On retrouve ce mécanisme sur Twitter, à ceci près que ce sont les algorithmes de l’entreprise qui tentent d’effectuer automatiquement cette opération. Même chose chez Instagram, qui a récemment décidé d'imposer un flou sur les photos et vidéos considérées comme sensibles.

Autre élément à prendre en compte : le périmètre de visibilité de son message. On y accède par la petite icône en forme de planète. Le message est par défaut public, c'est-à-dire à destination du fil public et donc visible par tous. Dans le menu, on peut cependant restreindre le champ : non-listé pour qu'il n'apparaisse pas dans le fil public, privé pour qu'il soit limité aux seuls abonnés et direct, pour un seul abonné. Attention donc à ne pas confondre les réglages privé et direct, une distinction qui n'existe pas sous Twitter.

Elle est d'autant plus importante que la préparation du message se fait de la même manière : on mentionne des comptes puis on écrit son texte. Mais dans le premier cas, le message sera visible par tous les abonnés, alors que dans le second, seules les personnes interpelées pourront le lire.

Signalons au passage que les messages directs prennent bien en compte les mentions multiples et qu'on peut donc créer des « DM à plusieurs », une fonctionnalité arrivée assez tard sur Twitter. D'autant que, là aussi, on peut joindre un GIF, une photo, une vidéo ou des emojis.

Des conséquences pour la visibilité des comptes

À la lecture de ces différences avec Twitter, certains se seront immédiatement fait la réflexion : sans algorithme et avec un fil public, la visibilité d’un compte sera forcément très différente.

Mastodon renvoie effectivement davantage sur une idée de méritocratie. Aucun programme de traitement, aucun service ni aucun « curateur » n’est là pour définir ce qui « marche ». En d’autres termes, le nombre d’abonnés, la certification d’un profil et ce genre de paramètre n’entrent pas en ligne de compte pour augmenter la visibilité. Personne ne sera là pour décider qu’un compte en particulier doit être vu de tous.

Pour les utilisateurs de Mastodon, la conséquence est très nette : la liste des messages qu’ils verront sera toujours chronologique. C’est l’une des plus grosses différences avec Twitter, qui cherche à montrer en premier les tweets censés être les plus intéressants, ce qu’on aurait pu rater, etc. Une intention peut-être « louable », mais qui casse largement le sentiment de maîtrise que l’on a de l’outil, à moins de passer par une autre application.

▸ **TÂCHE COURTE A**
Repérez et recopiez chaque ligne du listing ci-dessous où figure le mot « floor ».

▸ **LISTING PRÉSENTÉ**

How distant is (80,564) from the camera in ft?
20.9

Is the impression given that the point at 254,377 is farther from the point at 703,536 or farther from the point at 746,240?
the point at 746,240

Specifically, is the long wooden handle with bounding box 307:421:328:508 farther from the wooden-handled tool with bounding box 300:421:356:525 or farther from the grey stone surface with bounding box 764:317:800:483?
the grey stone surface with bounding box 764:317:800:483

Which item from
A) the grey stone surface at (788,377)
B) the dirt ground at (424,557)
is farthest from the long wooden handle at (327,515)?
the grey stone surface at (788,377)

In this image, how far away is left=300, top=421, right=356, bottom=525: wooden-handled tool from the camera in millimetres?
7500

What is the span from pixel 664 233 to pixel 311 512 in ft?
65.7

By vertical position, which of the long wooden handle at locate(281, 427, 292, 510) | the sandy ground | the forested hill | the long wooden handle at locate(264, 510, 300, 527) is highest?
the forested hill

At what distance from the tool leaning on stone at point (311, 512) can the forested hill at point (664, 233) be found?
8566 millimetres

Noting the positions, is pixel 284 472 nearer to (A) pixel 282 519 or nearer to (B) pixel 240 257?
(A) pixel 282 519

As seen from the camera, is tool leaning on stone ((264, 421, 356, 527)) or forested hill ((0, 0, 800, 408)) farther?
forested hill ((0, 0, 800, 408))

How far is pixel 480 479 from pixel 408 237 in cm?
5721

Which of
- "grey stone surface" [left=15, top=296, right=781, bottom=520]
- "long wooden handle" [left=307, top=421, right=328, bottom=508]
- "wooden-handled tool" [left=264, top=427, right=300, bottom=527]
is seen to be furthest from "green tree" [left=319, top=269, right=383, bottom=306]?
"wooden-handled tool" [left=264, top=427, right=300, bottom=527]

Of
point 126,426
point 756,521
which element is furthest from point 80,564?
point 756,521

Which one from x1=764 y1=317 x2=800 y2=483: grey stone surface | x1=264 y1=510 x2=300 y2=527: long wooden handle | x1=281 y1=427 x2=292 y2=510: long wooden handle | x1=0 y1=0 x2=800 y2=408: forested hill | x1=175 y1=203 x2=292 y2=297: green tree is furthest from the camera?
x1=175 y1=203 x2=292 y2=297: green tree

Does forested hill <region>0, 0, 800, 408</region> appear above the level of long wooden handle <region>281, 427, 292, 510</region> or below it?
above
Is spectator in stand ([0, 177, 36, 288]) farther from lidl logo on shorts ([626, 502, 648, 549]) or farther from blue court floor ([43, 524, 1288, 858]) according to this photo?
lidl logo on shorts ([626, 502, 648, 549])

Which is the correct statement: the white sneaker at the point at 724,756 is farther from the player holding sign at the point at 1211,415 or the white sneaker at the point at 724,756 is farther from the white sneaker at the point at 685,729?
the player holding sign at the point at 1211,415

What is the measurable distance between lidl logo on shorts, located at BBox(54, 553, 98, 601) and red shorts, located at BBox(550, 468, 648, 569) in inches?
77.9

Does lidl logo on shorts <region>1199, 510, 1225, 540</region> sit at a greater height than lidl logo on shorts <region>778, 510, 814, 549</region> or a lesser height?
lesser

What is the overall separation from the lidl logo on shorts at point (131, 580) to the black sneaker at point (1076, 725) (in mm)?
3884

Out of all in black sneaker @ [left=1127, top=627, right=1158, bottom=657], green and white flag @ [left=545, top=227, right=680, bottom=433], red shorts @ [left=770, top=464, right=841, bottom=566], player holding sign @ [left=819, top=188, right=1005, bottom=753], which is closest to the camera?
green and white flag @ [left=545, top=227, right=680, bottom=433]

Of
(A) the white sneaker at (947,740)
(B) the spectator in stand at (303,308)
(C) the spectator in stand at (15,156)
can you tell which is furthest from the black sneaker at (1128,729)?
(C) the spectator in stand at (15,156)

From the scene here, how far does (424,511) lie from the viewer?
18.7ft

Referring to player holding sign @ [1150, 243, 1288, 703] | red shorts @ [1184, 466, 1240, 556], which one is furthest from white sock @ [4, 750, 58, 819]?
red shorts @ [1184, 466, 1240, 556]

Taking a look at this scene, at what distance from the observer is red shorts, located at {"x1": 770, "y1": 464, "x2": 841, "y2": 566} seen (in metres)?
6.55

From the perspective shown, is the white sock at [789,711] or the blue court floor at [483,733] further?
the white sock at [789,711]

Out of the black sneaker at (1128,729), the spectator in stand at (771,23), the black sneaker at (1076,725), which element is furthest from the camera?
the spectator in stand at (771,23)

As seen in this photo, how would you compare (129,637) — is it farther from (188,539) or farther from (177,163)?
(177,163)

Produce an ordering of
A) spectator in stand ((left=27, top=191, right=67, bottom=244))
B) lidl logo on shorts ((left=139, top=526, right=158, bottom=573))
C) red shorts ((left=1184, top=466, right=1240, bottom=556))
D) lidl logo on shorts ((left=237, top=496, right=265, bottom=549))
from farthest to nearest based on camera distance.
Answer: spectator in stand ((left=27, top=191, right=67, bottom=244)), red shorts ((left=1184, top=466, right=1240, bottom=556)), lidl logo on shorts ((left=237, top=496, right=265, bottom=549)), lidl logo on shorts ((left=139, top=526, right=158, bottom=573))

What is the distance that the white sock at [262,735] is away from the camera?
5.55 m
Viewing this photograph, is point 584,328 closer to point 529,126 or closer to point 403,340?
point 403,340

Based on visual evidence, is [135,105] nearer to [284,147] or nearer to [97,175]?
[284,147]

▸ **TÂCHE COURTE B**
Énumérez les réglages de visibilité d'un message cités dans le texte sur Mastodon.

▸ **BONNE RÉPONSE A**
Is spectator in stand ([0, 177, 36, 288]) farther from lidl logo on shorts ([626, 502, 648, 549]) or farther from blue court floor ([43, 524, 1288, 858]) according to this photo?
From the perspective shown, is the white sock at [789,711] or the blue court floor at [483,733] further?

▸ **BONNE RÉPONSE B**
public, non-listé, privé, direct